To do
Output each entry below as it stands, leaving out every picture.

§ §

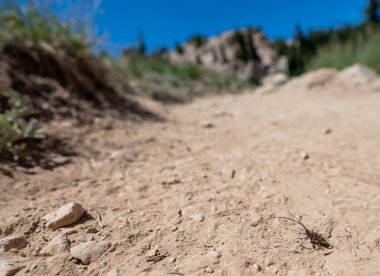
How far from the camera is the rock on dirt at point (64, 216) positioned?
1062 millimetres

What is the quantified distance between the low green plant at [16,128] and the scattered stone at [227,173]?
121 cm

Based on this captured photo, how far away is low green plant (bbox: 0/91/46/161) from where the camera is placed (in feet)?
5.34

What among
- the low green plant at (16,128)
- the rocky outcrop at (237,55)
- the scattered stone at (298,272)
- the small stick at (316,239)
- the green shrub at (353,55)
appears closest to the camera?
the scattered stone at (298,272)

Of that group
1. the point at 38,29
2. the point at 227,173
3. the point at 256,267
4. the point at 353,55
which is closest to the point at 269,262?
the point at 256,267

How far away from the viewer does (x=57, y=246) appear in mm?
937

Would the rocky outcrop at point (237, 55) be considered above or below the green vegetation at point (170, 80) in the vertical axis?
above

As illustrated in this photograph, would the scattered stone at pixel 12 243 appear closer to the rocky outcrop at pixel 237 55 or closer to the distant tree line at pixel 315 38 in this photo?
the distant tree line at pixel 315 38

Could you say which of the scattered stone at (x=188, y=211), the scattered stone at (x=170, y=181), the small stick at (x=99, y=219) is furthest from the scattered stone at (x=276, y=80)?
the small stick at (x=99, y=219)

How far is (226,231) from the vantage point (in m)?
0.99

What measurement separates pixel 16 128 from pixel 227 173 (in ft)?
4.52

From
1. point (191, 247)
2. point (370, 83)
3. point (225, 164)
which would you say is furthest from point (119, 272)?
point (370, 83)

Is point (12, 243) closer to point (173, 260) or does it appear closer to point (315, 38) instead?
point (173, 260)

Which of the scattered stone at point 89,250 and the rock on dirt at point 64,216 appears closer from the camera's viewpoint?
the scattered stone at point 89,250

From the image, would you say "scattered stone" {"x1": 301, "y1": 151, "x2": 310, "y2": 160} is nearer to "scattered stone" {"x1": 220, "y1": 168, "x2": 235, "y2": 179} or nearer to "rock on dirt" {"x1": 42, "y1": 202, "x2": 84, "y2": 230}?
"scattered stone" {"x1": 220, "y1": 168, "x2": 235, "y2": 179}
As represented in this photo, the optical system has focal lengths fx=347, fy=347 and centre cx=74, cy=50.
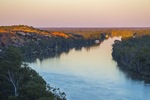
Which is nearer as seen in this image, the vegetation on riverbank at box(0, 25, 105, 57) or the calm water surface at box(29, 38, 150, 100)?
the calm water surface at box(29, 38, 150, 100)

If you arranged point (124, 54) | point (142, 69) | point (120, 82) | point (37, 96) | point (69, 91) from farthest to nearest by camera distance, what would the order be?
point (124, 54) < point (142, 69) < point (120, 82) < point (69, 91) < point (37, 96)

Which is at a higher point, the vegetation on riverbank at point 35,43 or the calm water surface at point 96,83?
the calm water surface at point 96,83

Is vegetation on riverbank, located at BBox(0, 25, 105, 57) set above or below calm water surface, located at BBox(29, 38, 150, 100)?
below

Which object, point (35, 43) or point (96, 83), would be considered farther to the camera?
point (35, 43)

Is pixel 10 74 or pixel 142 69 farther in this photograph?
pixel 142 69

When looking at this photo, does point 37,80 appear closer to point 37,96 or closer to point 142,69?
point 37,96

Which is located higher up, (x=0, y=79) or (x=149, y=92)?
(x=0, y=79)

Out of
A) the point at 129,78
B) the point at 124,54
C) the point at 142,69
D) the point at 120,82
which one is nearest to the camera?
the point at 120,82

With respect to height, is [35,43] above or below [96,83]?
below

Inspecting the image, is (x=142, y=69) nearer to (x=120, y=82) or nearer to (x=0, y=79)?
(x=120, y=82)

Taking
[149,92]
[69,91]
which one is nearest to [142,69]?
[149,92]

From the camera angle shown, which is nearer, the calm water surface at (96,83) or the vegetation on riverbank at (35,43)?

§ §

Reply to the exercise
How far from the camera is the rock on dirt at point (64, 216) positioned?
1062 millimetres

What is the quantified distance between the low green plant at [16,128] and the scattered stone at [227,173]?
121 cm

Based on this captured photo, how far away is low green plant (bbox: 0/91/46/161) from where the camera is placed (in feet)?
5.34

What among
- the low green plant at (16,128)
- the rocky outcrop at (237,55)
- the scattered stone at (298,272)
- the small stick at (316,239)
- the green shrub at (353,55)
appears closest to the camera?
the scattered stone at (298,272)

Of that group
1. the point at 38,29
2. the point at 227,173
3. the point at 256,267
4. the point at 353,55
which is closest to the point at 269,262?
the point at 256,267

How far away from the viewer does (x=57, y=246) appear in mm?
937

Would the rocky outcrop at point (237, 55) be considered above or below the green vegetation at point (170, 80) in the vertical axis?
above

As illustrated in this photograph, would the scattered stone at pixel 12 243 appear closer to the rocky outcrop at pixel 237 55 or closer to the distant tree line at pixel 315 38 in this photo?
the distant tree line at pixel 315 38

Could you say which of the scattered stone at (x=188, y=211), the scattered stone at (x=170, y=181), the small stick at (x=99, y=219) is furthest from the scattered stone at (x=276, y=80)?
the small stick at (x=99, y=219)

How far is (226,231) from the vantage point (in m)?
0.99

What measurement separates pixel 16 128 from pixel 227 173 (in ft)?
4.52

From
1. point (191, 247)
2. point (370, 83)
3. point (225, 164)
which would you say is furthest from point (119, 272)?
point (370, 83)

Is point (12, 243) closer to point (173, 260) or does it appear closer to point (315, 38) instead?
point (173, 260)

Which of the scattered stone at point 89,250 and the rock on dirt at point 64,216 appears closer from the camera's viewpoint?
the scattered stone at point 89,250

From the image, would you say "scattered stone" {"x1": 301, "y1": 151, "x2": 310, "y2": 160} is nearer to "scattered stone" {"x1": 220, "y1": 168, "x2": 235, "y2": 179} or nearer to "rock on dirt" {"x1": 42, "y1": 202, "x2": 84, "y2": 230}?
"scattered stone" {"x1": 220, "y1": 168, "x2": 235, "y2": 179}
As represented in this photo, the optical system has focal lengths fx=347, fy=347 and centre cx=74, cy=50.
Which is nearer as seen in this image, the vegetation on riverbank at box(0, 25, 105, 57) or the calm water surface at box(29, 38, 150, 100)?
the calm water surface at box(29, 38, 150, 100)

If you arranged point (124, 54) | point (142, 69) | point (120, 82) | point (37, 96) | point (69, 91) from farthest to nearest by camera distance, what would the order be?
point (124, 54) < point (142, 69) < point (120, 82) < point (69, 91) < point (37, 96)

Which is at a higher point, the vegetation on riverbank at point 35,43 or the calm water surface at point 96,83?
the calm water surface at point 96,83

Is vegetation on riverbank, located at BBox(0, 25, 105, 57) set above or below calm water surface, located at BBox(29, 38, 150, 100)?
below

Which object, point (35, 43) or point (96, 83), would be considered farther to the camera?
point (35, 43)

Is pixel 10 74 or pixel 142 69 farther in this photograph?
pixel 142 69

When looking at this photo, does point 37,80 appear closer to point 37,96 or closer to point 142,69?
point 37,96

Which is located higher up, (x=0, y=79) or (x=149, y=92)?
(x=0, y=79)

Out of
A) the point at 129,78
B) the point at 124,54
C) the point at 142,69
D) the point at 120,82
which one is nearest to the camera?
the point at 120,82

With respect to height, is [35,43] above or below [96,83]?
below

Inspecting the image, is (x=142, y=69) nearer to (x=120, y=82) or nearer to (x=0, y=79)?
(x=120, y=82)

Taking
[149,92]
[69,91]
which one is nearest to [142,69]?
[149,92]

From the camera angle shown, which is nearer, the calm water surface at (96,83) or the vegetation on riverbank at (35,43)?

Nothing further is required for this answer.